Las palabras de Cupich son inequívocas: "Los periodistas ahora utilizan el término 'gamificación' de la guerra para describir esta dinámica. Qué profundo fracaso moral, porque la gamificación despoja de su humanidad a personas reales. No lo olvidemos, un 'acierto' no significa sumar puntos en el tablero; es una familia en duelo cuyo sufrimiento ignoramos cuando priorizamos el entretenimiento y la ganancia por sobre la empatía".
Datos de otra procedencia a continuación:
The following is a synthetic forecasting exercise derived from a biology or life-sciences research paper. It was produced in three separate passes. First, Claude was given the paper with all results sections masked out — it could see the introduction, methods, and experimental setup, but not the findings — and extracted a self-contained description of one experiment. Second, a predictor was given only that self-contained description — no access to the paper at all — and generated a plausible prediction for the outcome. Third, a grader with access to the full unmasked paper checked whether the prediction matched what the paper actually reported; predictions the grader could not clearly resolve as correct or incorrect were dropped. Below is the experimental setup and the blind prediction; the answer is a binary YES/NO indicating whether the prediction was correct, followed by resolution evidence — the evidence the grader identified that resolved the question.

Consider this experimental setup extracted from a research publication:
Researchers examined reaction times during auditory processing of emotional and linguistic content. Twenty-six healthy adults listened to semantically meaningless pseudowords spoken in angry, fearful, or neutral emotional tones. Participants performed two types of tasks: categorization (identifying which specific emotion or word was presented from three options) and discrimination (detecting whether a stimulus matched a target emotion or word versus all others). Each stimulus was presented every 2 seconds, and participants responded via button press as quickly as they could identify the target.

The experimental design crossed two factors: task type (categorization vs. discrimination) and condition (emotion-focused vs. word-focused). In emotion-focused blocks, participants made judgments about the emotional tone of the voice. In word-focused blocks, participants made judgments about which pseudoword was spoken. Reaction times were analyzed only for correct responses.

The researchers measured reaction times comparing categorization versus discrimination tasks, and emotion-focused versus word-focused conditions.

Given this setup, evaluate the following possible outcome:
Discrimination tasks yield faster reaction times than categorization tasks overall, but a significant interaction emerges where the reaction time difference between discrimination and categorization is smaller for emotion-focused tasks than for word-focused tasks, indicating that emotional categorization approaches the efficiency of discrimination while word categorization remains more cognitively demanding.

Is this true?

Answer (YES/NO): NO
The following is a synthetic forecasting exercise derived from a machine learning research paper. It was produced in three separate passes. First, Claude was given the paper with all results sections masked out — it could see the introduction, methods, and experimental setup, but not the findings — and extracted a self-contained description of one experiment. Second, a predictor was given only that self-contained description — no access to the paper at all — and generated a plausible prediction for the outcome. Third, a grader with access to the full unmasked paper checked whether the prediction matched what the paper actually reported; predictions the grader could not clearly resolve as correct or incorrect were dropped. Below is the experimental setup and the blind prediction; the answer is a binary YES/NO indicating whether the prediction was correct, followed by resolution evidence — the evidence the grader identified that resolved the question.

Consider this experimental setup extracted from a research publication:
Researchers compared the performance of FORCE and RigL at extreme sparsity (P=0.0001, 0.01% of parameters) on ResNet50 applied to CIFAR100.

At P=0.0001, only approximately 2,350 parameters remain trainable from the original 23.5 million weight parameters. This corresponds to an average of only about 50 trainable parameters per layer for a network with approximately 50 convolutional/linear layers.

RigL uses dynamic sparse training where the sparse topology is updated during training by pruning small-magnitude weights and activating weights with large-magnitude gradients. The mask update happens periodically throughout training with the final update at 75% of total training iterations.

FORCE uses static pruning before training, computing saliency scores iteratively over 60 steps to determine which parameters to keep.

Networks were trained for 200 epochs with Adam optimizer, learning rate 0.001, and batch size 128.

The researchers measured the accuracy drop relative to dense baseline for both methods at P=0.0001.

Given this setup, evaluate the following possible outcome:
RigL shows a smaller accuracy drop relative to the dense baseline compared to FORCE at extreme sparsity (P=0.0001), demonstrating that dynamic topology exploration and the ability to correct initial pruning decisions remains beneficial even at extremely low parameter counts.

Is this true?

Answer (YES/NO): NO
Electrizados y ciegos, así perdemos nuestra humanidad
"Nuestro gobierno está tratando el sufrimiento del pueblo iraní como telón de fondo -expresa además el arzobispo de Chicago- para nuestro propio entretenimiento, como si fuera simplemente otra pieza de contenido para ser hojeado mientras esperamos en la fila del supermercado. Pero al final, perdemos nuestra humanidad cuando nos emocionamos con el poder destructivo de nuestras fuerzas armadas. Nos volvemos adictos al “espectáculo” de las explosiones. Y el precio de este hábito es casi imperceptible, a medida que nos volvemos insensibles a los verdaderos costos de la guerra. Pero cuanto más tiempo permanezcamos ciegos ante las terribles consecuencias de la guerra, más arriesgaremos el don más preciado que Dios nos dio: nuestra humanidad".
Y concluye: "Yo sé que el pueblo estadounidense es mejor que esto. Tenemos el buen juicio de saber que lo que está sucediendo no es entretenimiento sino guerra, y que Irán es una nación de personas, no un videojuego que otros juegan para entretenernos".